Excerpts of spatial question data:
------------------------------------------------------------------------
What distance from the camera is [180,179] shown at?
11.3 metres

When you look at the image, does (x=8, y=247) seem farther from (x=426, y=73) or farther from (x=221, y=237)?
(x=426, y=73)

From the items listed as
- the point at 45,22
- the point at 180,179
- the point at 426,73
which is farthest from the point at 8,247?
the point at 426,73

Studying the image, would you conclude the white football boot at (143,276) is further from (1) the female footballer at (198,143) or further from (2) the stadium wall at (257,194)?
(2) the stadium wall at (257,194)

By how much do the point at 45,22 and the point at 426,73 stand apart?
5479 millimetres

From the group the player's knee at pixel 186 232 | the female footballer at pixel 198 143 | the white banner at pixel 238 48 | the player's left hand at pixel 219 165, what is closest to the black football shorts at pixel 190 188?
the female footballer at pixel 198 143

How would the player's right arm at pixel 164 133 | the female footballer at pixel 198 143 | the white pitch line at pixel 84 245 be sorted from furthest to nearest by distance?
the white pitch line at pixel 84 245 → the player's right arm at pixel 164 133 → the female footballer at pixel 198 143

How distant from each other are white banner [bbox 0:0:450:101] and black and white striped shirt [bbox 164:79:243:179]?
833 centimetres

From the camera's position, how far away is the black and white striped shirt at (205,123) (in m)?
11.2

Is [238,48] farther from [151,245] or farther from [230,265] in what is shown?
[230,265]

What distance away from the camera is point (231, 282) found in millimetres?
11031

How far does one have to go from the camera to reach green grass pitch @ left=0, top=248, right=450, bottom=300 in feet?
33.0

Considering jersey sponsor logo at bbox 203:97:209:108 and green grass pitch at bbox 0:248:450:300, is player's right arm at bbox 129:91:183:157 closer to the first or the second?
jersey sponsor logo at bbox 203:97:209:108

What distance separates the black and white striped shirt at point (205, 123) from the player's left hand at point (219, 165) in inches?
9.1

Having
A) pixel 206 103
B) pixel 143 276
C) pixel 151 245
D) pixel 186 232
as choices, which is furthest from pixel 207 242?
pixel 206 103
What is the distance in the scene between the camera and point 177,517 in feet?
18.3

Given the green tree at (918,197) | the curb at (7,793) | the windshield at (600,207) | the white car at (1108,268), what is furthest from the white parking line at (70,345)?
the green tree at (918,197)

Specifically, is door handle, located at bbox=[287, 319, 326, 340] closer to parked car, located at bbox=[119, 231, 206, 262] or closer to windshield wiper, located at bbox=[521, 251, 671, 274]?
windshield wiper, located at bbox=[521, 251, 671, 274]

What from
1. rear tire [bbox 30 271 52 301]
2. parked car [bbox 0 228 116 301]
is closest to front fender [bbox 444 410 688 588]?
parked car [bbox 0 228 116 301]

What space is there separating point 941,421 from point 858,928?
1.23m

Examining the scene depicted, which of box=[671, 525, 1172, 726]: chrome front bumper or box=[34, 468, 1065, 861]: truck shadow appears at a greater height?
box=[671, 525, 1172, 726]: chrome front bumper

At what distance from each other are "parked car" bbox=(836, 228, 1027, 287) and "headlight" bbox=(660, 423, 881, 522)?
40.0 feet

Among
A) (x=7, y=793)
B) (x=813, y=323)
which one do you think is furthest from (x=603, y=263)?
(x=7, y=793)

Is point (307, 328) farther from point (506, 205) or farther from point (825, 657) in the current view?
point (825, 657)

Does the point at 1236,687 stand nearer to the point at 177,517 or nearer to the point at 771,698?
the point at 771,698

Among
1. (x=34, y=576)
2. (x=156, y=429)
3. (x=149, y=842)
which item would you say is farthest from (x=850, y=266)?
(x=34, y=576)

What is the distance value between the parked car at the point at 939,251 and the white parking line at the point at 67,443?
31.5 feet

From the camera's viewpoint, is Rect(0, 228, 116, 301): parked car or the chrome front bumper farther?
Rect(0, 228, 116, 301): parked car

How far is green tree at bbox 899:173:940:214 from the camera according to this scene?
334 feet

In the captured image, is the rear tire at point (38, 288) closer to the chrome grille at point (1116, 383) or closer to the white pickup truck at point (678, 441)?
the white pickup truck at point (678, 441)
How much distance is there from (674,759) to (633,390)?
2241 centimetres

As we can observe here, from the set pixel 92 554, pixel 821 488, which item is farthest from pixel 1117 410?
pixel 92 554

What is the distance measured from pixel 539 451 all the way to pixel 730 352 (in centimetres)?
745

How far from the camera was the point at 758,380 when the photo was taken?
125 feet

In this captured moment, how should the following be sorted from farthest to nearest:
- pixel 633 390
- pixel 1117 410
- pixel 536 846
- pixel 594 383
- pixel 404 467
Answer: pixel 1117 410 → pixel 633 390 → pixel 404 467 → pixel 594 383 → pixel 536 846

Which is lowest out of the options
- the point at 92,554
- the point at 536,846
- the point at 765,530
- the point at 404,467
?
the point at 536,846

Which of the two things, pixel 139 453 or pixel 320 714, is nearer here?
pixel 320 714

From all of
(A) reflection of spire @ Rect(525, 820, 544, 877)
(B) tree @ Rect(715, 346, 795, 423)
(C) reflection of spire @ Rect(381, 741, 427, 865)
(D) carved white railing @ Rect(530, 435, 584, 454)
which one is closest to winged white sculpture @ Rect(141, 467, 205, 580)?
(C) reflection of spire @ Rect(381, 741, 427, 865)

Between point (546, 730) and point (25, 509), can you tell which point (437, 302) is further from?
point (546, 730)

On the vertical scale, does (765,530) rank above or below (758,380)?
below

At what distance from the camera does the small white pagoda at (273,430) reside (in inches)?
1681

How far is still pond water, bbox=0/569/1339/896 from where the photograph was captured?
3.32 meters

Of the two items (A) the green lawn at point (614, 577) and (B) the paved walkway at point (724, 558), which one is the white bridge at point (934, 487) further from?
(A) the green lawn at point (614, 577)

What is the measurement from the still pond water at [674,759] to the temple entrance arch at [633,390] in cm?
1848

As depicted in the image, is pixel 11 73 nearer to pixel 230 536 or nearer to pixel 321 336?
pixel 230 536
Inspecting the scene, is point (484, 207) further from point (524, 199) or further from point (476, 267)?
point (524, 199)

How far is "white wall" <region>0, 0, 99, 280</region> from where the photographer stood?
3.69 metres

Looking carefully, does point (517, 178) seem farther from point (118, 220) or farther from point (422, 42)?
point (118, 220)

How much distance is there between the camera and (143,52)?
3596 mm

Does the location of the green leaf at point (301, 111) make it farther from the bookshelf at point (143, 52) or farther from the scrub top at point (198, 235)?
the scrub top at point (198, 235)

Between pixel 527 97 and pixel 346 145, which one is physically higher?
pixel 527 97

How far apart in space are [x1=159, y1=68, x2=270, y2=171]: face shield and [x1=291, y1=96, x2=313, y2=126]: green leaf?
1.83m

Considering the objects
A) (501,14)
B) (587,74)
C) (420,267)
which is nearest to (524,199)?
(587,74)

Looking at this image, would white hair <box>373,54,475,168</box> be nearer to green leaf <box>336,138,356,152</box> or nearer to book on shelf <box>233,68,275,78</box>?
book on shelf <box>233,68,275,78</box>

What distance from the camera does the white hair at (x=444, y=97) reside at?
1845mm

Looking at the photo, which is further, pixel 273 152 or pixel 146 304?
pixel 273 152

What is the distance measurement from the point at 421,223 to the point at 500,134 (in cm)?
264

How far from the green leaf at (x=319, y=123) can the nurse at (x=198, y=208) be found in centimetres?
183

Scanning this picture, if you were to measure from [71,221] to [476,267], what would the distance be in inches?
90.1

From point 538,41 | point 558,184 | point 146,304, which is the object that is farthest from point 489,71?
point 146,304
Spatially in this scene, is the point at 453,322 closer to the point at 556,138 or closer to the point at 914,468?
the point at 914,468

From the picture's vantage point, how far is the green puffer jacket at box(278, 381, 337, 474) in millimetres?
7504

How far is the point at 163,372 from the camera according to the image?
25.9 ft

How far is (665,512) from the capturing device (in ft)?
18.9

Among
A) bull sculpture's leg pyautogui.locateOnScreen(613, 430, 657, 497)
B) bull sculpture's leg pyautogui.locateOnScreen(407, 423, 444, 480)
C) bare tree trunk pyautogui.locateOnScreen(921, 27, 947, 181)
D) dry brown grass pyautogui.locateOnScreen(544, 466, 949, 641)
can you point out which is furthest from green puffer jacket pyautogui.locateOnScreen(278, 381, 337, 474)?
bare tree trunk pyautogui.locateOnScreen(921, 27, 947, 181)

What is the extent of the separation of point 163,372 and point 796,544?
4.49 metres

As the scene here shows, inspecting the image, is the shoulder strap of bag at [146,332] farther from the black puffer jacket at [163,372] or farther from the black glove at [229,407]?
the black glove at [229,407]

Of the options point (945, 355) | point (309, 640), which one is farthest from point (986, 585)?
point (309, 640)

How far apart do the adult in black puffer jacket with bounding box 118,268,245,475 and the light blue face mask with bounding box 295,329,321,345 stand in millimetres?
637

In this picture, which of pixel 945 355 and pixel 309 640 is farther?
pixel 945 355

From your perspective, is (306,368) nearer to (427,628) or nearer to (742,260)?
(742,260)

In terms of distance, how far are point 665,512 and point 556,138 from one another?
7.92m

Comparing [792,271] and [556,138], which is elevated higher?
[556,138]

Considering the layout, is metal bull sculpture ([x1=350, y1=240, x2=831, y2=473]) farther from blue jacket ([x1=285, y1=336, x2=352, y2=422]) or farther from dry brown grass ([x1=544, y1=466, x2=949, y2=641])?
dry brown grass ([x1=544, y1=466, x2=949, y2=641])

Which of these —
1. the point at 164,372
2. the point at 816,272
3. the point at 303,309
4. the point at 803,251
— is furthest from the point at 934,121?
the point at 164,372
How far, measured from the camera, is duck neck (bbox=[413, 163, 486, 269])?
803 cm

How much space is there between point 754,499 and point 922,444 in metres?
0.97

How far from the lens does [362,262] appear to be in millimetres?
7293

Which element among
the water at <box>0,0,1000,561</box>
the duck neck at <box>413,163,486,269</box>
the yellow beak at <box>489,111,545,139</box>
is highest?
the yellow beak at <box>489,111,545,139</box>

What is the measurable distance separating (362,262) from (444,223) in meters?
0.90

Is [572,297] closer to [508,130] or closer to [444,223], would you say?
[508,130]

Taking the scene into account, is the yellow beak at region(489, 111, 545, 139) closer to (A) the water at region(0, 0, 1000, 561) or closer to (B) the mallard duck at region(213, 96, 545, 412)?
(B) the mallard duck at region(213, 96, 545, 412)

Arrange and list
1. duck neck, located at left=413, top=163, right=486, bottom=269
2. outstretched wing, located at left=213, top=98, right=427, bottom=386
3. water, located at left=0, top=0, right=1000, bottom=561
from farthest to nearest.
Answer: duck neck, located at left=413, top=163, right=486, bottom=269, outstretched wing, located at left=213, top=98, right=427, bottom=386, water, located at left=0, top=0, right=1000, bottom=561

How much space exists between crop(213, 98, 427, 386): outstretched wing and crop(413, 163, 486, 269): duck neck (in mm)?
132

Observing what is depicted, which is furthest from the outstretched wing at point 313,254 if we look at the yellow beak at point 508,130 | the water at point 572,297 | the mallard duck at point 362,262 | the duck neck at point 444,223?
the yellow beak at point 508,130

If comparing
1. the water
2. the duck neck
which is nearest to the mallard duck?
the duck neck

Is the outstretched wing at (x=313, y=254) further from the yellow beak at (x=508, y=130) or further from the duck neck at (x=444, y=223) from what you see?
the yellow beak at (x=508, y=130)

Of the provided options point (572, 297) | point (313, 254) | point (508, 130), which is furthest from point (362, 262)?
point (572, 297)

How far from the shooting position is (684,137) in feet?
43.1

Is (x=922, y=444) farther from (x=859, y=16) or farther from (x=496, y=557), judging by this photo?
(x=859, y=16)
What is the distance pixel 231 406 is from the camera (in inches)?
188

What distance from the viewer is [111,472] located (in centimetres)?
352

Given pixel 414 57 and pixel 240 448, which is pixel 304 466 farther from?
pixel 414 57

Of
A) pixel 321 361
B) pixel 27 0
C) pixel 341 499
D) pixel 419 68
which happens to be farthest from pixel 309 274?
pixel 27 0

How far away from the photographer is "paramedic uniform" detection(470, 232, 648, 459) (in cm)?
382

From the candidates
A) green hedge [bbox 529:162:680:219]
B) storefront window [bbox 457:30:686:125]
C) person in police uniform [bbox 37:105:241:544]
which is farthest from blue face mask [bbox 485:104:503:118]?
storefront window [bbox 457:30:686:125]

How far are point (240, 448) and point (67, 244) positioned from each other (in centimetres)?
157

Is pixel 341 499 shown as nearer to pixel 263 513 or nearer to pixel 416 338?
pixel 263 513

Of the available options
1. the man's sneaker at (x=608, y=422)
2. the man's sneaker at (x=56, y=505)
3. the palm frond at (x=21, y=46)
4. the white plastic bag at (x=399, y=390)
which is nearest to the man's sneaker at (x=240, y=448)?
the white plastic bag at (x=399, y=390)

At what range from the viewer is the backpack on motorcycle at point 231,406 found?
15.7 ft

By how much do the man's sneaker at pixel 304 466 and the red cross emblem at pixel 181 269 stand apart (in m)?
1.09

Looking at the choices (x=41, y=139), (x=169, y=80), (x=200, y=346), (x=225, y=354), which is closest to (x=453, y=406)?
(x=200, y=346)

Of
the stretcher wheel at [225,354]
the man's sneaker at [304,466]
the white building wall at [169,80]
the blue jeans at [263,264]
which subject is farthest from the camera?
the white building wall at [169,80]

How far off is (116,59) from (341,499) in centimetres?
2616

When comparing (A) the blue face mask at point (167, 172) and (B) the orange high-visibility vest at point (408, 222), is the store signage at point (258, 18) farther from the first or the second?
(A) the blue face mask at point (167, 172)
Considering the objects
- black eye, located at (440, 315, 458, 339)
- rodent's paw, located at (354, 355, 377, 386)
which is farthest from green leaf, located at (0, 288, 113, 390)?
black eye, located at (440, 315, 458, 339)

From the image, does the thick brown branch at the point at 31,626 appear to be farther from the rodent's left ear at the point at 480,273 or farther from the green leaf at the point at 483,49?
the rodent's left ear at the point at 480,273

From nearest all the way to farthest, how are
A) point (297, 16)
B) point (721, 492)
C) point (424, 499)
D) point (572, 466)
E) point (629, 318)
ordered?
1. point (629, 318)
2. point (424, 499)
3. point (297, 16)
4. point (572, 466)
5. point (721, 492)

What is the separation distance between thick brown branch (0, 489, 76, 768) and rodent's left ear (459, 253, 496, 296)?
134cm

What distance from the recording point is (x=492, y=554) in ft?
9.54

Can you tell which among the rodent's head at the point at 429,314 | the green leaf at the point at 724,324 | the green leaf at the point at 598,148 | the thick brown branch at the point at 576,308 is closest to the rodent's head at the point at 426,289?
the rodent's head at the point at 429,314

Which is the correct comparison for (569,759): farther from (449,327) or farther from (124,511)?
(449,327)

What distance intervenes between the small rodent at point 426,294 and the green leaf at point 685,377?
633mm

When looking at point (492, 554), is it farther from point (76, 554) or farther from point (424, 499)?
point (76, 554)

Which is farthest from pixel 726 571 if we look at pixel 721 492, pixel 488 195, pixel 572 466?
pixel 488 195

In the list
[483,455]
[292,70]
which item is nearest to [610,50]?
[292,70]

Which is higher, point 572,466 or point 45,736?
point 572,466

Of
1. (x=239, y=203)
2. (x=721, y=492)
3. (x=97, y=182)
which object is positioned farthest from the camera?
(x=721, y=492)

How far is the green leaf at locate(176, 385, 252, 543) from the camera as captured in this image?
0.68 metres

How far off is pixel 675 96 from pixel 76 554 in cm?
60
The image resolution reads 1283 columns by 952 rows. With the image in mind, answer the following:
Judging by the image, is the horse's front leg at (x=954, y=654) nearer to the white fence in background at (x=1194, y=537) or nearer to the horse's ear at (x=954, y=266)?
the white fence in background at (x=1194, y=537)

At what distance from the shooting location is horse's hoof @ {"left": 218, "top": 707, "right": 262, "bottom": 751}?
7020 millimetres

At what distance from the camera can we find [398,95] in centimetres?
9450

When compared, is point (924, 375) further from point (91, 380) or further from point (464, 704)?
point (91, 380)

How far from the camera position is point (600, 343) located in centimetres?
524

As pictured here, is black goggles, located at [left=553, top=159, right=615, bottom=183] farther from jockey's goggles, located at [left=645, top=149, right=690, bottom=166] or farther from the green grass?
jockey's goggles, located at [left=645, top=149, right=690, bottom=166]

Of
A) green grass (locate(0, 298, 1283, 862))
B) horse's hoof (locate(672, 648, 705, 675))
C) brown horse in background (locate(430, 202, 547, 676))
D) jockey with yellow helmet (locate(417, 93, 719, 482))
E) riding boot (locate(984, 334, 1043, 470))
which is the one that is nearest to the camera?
------------------------------------------------------------------------
WRITTEN INSTRUCTION: Repeat exactly, and only, the lines from the line with "How far from the camera position" through the end of the listing above, both ends included.

CORRECT ANSWER:
How far from the camera position is point (600, 343) located in centimetres?
524

As pictured here, is black goggles, located at [left=553, top=159, right=615, bottom=183] farther from jockey's goggles, located at [left=645, top=149, right=690, bottom=166] or farther from the green grass?
jockey's goggles, located at [left=645, top=149, right=690, bottom=166]

Of
A) green grass (locate(0, 298, 1283, 862))
B) horse's hoof (locate(672, 648, 705, 675))
C) brown horse in background (locate(430, 202, 547, 676))
D) jockey with yellow helmet (locate(417, 93, 719, 482))
E) riding boot (locate(984, 334, 1043, 470))
which is the one that is nearest to the camera?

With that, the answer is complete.